RECORDS FOR THIS TASK section start
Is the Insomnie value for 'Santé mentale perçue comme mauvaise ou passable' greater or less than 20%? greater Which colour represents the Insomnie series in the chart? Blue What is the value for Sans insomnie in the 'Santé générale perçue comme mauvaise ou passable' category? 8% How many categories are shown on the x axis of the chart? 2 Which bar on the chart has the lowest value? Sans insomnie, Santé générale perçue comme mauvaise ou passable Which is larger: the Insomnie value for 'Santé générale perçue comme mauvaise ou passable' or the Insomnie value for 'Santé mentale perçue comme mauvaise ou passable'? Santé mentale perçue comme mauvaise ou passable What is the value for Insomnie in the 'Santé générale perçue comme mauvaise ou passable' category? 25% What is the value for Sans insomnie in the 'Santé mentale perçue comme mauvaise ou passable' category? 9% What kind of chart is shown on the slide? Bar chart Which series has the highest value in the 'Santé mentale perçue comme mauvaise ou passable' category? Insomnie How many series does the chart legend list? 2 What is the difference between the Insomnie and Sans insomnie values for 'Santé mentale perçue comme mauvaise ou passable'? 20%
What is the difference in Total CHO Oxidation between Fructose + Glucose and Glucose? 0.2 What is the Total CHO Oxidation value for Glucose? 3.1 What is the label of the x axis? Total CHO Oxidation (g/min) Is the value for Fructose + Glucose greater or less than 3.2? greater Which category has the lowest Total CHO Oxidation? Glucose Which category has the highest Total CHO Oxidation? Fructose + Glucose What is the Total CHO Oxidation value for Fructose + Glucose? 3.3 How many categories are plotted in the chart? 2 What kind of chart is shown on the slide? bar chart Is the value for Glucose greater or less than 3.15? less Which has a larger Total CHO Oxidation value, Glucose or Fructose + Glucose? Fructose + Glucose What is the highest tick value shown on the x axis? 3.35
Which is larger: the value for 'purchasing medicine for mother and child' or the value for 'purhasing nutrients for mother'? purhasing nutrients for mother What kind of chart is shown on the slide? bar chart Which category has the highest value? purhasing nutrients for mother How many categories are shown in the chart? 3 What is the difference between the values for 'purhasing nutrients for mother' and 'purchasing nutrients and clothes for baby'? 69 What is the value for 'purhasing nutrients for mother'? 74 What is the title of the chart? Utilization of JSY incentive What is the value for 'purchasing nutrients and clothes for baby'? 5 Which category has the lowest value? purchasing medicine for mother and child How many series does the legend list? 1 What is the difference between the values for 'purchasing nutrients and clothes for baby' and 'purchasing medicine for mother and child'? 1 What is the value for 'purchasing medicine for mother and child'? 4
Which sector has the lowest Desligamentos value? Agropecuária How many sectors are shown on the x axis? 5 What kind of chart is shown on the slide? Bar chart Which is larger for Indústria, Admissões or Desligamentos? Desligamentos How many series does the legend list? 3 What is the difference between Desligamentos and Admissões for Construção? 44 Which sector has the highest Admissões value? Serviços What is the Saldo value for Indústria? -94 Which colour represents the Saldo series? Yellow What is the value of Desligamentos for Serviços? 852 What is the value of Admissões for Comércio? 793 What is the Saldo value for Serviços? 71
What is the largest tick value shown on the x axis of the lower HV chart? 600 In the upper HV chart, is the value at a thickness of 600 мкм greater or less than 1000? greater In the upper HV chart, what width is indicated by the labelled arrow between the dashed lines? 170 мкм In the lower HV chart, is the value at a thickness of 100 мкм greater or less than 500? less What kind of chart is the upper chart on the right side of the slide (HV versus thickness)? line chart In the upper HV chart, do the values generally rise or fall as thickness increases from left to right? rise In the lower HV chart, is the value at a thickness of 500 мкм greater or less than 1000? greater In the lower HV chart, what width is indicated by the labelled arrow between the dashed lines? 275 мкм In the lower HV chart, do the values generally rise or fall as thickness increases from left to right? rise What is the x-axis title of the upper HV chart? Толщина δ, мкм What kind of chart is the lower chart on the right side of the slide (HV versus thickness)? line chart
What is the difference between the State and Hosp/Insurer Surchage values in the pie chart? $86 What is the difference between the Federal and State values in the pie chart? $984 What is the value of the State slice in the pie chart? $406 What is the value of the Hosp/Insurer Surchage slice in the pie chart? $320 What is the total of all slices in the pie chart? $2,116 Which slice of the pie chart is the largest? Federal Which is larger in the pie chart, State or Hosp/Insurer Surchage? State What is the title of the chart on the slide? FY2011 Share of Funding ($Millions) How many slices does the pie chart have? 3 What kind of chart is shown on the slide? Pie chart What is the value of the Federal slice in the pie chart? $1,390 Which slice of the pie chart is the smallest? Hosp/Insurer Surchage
RECORDS FOR THIS TASK section end
**PROBLEM REQUIREMENTS:** Copy out everything from the start of the records down to the line containing "What is the difference in", with both ends included.

**TASK RESULT:**
Is the Insomnie value for 'Santé mentale perçue comme mauvaise ou passable' greater or less than 20%? greater Which colour represents the Insomnie series in the chart? Blue What is the value for Sans insomnie in the 'Santé générale perçue comme mauvaise ou passable' category? 8% How many categories are shown on the x axis of the chart? 2 Which bar on the chart has the lowest value? Sans insomnie, Santé générale perçue comme mauvaise ou passable Which is larger: the Insomnie value for 'Santé générale perçue comme mauvaise ou passable' or the Insomnie value for 'Santé mentale perçue comme mauvaise ou passable'? Santé mentale perçue comme mauvaise ou passable What is the value for Insomnie in the 'Santé générale perçue comme mauvaise ou passable' category? 25% What is the value for Sans insomnie in the 'Santé mentale perçue comme mauvaise ou passable' category? 9% What kind of chart is shown on the slide? Bar chart Which series has the highest value in the 'Santé mentale perçue comme mauvaise ou passable' category? Insomnie How many series does the chart legend list? 2 What is the difference between the Insomnie and Sans insomnie values for 'Santé mentale perçue comme mauvaise ou passable'? 20%
What is the difference in Total CHO Oxidation between Fructose + Glucose and Glucose? 0.2 What is the Total CHO Oxidation value for Glucose? 3.1 What is the label of the x axis? Total CHO Oxidation (g/min) Is the value for Fructose + Glucose greater or less than 3.2? greater Which category has the lowest Total CHO Oxidation? Glucose Which category has the highest Total CHO Oxidation? Fructose + Glucose What is the Total CHO Oxidation value for Fructose + Glucose? 3.3 How many categories are plotted in the chart? 2 What kind of chart is shown on the slide? bar chart Is the value for Glucose greater or less than 3.15? less Which has a larger Total CHO Oxidation value, Glucose or Fructose + Glucose? Fructose + Glucose What is the highest tick value shown on the x axis? 3.35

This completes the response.